Text segment:
=====
Step 2: In the next step, we join the two popped nodes and create a new node as a parent of these two nodes. The probability of the new node is equal to the sum of the two children nodes. In our example, the new node is node N1 and has prob = 0.12 + 0.08 = 0.2.

This new node is re-added to the node_list.
So, now our node list is:

## Iter 1
node_list = [Node(A, 0.35), Node(B, 0.25), Node(C, 0.2), Node(N1, 0.2)]
graph TD
  N1["A<br/>(p=0.35)"]:::endnode
  N2("B<br/>(p=0.25)"):::endnode
  N3("C<br/>(p=0.2)"):::endnode
  N4("D<br/>(p=0.12)"):::endnode
  N5("E<br/>(p=0.08)"):::endnode
  N6("N1<br/>(p=0.2)") --> N4
  N6 --> N5

  style N6 fill:#dddddd

Let's pause and see what the two steps above did: Step 1,2 reduced the length of node_list by 1 (as we removed 2 nodes and added 1). We can thus apply Step 1, Step 2 recursively, to obtain a single node/tree. The resulting final tree is our Huffman tree!

## Iter 2
node_list = [Node(A, 0.35), Node(B, 0.25), Node(N2, 0.4)]
graph TD
  N1["A<br/>(p=0.35)"]:::endnode
  N2("B<br/>(p=0.25)"):::endnode
  N3("C<br/>(p=0.2)"):::endnode
  N4("D<br/>(p=0.12)"):::endnode
  N5("E<br/>(p=0.08)"):::endnode
  N6("N1<br/>(p=0.2)") --> N4
  N6 --> N5
  N7("N2<br/>(p=0.4)") --> N6
  N7 --> N3

  style N6 fill:#dddddd
  style N7 fill:#dddddd
## Iter 3
node_list = [Node(N2, 0.4), Node(N3, 0.6)]
graph TD
  N1["A<br/>(p=0.35)"]:::endnode
  N2("B<br/>(p=0.25)"):::endnode
  N3("C<br/>(p=0.2)"):::endnode
  N4("D<br/>(p=0.12)"):::endnode
  N5("E<br/>(p=0.08)"):::endnode
  N6("N1<br/>(p=0.2)") --> N4
  N6 --> N5
  N7("N2<br/>(p=0.4)") --> N6
  N7 --> N3
  N8("N3<br/>(p=0.6)") --> N1
  N8 --> N2

  style N6 fill:#dddddd
  style N7 fill:#dddddd
  style N8 fill:#dddddd
## Iter 4
node_list = [Node("*", 1.0)]
graph TD
  N1["A<br/>(p=0.35)"]:::endnode
  N2("B<br/>(p=0.25)"):::endnode
  N3("C<br/>(p=0.2)"):::endnode
  N4("D<br/>(p=0.12)"):::endnode
  N5("E<br/>(p=0.08)"):::endnode
  N6("N1<br/>(p=0.2)") --> N4
  N6 --> N5
  N7("N2<br/>(p=0.4)") --> N6
  N7 --> N3
  N8("N3<br/>(p=0.6)") --> N1
  N8 --> N2
  N9("*<br/>(p=1.0)") --> N8
  N9 --> N7

  style N6 fill:#dddddd
  style N7 fill:#dddddd
  style N8 fill:#dddddd
  style N9 fill:#dddddd

Thus, our procedure for constructing the Huffman tree can be described in pseudo-code as follows:


# Input -> given prob distribution
probs_dict = {A1: p_1, A2: p_2, ..., Ak: p_k} # p_1, .. are some floating point values

class Node:
    str symbol_name
    float prob
    Node left = None
    Node right = None

    
def build_huffman_tree(probs_array):
    ## STEP 0: initialize the node_list with singleton nodes
    node_list = [Node(s,prob) for s,prob in probs_array.items()]

    # NOTE: at each iter, we are reducing length of node_list by 1
    while len(node_list) > 1:
        ## STEP 1: sort node list based on probability,
        # and pop the two smallest nodes 
        node_list = sort(node_list) # based on node.prob
        node_0, node_1 = node_list.pop(0, 1) # remove the smallest and second smallest elements

        ## STEP 2: Merge the two nodes into a single node
        new_node_prob = node_0.prob + node_1.prob
        new_node = Node(symbol_name="", prob=new_node_prob, left=node_0, right=node_1)
=====
Provided material:
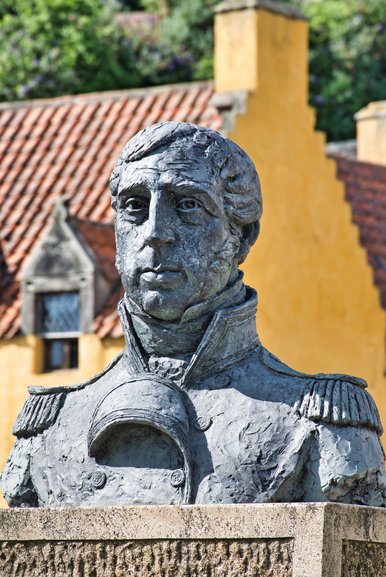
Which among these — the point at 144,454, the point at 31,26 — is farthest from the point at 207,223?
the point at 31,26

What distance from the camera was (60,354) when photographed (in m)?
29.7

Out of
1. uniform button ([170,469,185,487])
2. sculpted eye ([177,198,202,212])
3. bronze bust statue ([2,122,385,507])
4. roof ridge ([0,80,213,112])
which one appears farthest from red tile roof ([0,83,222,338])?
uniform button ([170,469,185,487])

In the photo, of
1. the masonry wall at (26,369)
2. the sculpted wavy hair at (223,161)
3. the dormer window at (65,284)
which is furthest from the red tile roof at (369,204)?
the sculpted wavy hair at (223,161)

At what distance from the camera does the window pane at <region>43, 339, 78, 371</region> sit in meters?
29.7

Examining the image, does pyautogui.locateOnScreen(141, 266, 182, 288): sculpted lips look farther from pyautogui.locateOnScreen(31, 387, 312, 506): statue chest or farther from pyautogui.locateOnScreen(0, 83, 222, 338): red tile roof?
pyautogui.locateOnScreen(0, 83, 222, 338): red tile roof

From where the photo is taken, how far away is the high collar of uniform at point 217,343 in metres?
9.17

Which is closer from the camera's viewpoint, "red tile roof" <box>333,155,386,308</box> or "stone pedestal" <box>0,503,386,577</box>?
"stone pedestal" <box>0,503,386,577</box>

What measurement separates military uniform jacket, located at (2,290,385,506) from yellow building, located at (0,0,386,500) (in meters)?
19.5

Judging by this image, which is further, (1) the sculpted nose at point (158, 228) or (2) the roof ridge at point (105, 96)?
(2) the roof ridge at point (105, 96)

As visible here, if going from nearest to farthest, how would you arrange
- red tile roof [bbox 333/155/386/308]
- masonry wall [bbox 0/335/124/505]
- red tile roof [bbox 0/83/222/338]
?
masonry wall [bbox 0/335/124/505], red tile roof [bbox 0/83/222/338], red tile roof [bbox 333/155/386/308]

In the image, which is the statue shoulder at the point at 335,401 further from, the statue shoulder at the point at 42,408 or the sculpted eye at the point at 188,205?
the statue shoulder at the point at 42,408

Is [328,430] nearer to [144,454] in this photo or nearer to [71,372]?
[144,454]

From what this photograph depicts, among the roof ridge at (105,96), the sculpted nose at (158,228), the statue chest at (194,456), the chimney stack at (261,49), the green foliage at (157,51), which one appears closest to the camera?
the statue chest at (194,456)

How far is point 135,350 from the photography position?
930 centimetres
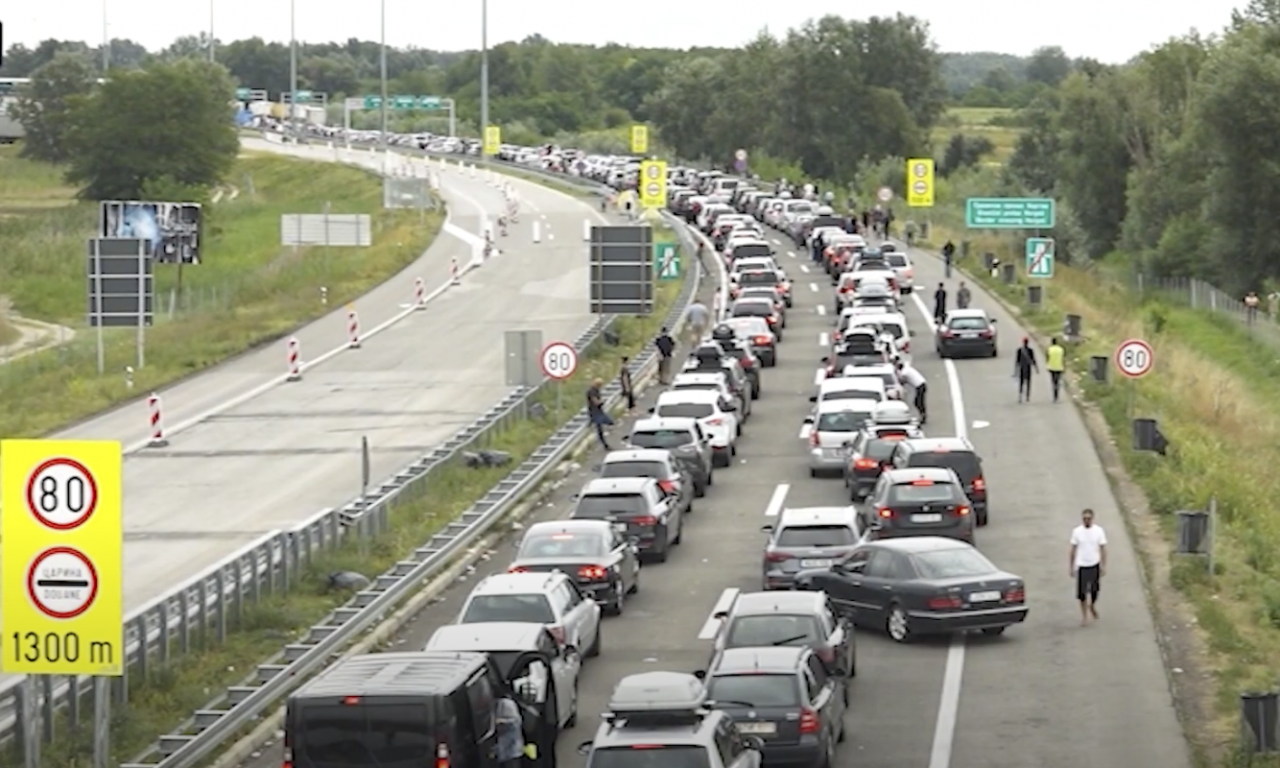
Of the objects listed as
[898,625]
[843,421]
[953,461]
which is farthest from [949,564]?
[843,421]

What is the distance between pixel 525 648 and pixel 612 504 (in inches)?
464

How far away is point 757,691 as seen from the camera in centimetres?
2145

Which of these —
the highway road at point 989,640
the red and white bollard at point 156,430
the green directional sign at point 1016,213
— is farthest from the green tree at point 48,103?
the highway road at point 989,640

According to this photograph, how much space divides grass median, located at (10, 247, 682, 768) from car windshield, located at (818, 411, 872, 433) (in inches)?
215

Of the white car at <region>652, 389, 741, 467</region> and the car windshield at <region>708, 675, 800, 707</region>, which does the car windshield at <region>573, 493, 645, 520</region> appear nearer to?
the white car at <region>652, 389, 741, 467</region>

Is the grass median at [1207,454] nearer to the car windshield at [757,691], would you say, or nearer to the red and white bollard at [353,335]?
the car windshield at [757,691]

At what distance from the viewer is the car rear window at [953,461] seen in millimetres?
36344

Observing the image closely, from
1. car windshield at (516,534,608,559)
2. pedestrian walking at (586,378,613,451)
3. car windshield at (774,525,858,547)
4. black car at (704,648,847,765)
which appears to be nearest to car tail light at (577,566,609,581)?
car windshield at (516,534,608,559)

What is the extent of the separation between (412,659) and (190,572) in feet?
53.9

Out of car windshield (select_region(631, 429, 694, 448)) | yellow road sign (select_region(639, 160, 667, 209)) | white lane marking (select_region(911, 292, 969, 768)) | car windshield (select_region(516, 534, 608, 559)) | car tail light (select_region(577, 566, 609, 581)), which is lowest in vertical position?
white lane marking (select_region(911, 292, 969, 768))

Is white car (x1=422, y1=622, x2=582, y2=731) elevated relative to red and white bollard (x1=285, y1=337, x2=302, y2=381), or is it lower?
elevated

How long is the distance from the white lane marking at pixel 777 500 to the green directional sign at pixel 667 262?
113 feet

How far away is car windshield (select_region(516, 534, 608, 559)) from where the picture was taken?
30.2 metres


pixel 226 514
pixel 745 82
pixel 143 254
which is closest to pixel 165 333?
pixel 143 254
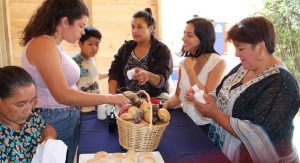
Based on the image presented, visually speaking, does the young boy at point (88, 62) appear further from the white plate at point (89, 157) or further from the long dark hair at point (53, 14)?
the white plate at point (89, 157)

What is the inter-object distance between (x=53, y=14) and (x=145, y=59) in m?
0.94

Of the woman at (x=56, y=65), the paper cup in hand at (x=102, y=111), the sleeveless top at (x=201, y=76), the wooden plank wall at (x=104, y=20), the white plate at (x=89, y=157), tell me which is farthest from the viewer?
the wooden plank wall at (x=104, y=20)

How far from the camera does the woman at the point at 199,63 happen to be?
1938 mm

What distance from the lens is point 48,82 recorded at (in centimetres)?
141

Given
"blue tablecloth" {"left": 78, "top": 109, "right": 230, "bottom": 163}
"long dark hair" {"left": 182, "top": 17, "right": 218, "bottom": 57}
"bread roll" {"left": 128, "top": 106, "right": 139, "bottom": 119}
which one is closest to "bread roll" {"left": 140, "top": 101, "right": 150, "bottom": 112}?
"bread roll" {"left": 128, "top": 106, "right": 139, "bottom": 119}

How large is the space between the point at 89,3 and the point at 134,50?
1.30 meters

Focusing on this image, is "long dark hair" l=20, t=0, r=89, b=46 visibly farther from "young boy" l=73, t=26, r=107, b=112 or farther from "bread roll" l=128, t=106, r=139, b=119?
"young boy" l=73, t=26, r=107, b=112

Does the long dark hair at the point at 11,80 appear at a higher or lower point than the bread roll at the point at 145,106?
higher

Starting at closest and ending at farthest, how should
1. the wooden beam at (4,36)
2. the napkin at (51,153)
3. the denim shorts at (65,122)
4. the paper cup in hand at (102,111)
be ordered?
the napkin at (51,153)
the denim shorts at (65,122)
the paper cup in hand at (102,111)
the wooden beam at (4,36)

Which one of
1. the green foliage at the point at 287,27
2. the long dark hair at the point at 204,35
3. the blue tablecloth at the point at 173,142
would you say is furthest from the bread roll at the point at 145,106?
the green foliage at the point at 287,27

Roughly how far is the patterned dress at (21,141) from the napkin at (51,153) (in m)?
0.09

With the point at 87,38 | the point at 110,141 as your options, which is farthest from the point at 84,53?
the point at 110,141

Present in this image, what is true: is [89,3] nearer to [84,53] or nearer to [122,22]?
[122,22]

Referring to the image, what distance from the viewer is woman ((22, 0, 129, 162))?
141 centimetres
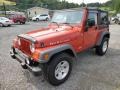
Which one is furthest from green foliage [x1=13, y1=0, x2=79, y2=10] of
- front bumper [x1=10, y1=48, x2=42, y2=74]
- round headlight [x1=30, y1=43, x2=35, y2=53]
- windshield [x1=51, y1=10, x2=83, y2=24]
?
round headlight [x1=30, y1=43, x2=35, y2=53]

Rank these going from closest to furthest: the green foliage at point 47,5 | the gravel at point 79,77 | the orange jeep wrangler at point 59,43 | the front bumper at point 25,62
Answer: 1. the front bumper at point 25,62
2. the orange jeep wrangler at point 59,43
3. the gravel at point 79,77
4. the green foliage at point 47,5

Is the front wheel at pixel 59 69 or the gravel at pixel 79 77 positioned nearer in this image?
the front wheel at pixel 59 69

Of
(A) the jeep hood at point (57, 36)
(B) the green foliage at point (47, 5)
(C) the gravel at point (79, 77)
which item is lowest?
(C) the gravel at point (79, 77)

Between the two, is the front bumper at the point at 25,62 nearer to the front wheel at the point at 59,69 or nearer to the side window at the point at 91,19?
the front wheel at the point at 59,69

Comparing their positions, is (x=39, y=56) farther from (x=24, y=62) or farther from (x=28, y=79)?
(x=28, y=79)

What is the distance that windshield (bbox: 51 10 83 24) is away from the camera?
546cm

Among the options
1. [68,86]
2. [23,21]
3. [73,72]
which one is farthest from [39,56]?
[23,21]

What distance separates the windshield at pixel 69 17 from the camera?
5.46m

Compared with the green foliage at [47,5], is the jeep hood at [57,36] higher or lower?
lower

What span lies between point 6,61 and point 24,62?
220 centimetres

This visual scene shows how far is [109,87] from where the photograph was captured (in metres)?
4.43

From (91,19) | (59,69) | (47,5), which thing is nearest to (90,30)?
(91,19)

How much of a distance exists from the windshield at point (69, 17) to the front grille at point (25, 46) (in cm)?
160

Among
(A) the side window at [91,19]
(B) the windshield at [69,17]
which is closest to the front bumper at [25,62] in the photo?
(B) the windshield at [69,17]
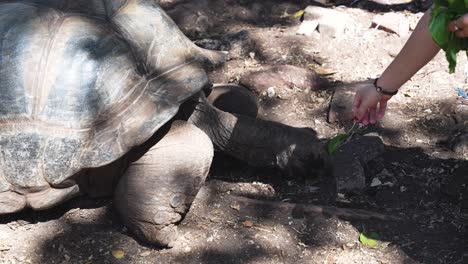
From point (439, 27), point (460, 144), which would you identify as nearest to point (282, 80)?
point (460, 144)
=====
Aim: Translate this sentence from the Huffman tree text into Spanish: "The probability of the new node is equal to the sum of the two children nodes." You won't need the entries for this.

Response: La probabilidad del nuevo nodo es igual a la suma de los dos nodos hijos.